マンション内見「急いで・たくさん」の落とし穴 内見の前にやっておいたほうがいいことがある
東洋経済オンライン / 2024年5月28日 11時0分
マイホームは人生の大きな買い物。希望に叶う物件を求めて、抜かりがないよう内見を繰り返している人も多いのでは? しかしそれだけでは、失敗してしまう可能性がある、と言うのは不動産コンサルタントで「さくら事務所」会長の長嶋修さん。「良さそうな物件が見つかったら急いで内見に行く」「とにかくたくさん内見する」ことの何が“落とし穴”なのかを見ていきます(本記事は、長嶋さんの著書『マンションバブル41の落とし穴』から一部を抜粋・再編集したものです)。
買ったばかりなのに漏水トラブル
「深く考えずに買ってしまったが、もっと慎重に選ぶべきだった」
【画像】マンション内見前に確認しておきたいこと、話し合っておきたい項目の一覧
マイホームを買って間もない山田さん(仮名)は、現在、民事訴訟の真っ最中。山田さんが訴えたのは、買った物件の売主(不動産会社)です。
当初は話し合いによる解決を目指していたものの話はこじれ、訴訟へとなだれ込んでしまいました。
山田さんの主張は「リフォームされた物件を買ったが、とんだ欠陥住宅だった」というもの。
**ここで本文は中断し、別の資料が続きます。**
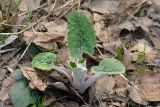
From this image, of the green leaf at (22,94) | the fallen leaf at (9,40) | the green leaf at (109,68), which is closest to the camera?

購入したマンションは、築古の物件を不動産会社が買い取り、リフォームして再販したものでした。
見学して、内装のきれいさと立地の良さに惹かれた山田さんは、近隣の新築マンションに比べると割安だったこともあり、ほとんど即決で購入を決めました。
ところが、入居してすぐに浴室(タイル張りの在来風呂)で漏水が発生。階下の住戸に浸水する事態になりました。
異常に水を使ったわけでもなく、短時間シャワーで体を洗って湯船につかっただけ。山田さんに落ち度があったわけではありませんが、階下の住人に対し損害賠償責任を負う羽目になりました。
保険で対応できたのは不幸中の幸いでしたが、引っ越して早々に階下の住人と気まずくなってしまいました。
業者を呼んで原因を調べてもらったところ、仕上げタイルの下の防水層が劣化していました。防水層は古いままで、リフォーム時に防水工事はされていなかったのです。結果、防水工事で多額の追加出費を強いられることになりました。
この一件後も、大した負荷をかけたわけでもないのに作り付けの棚が壊れたり、床鳴りが気になったり、巾木(はばき)の浮きに気づいたりと、大小さまざまな不具合に見舞われた山田さんは、たまりかねて不動産会社にクレームを入れました。
しかし、不動産売買契約における契約不適合責任の期間中であるにもかかわらず、納得のいく対応をしてもらえず、裁判沙汰になってしまったのです。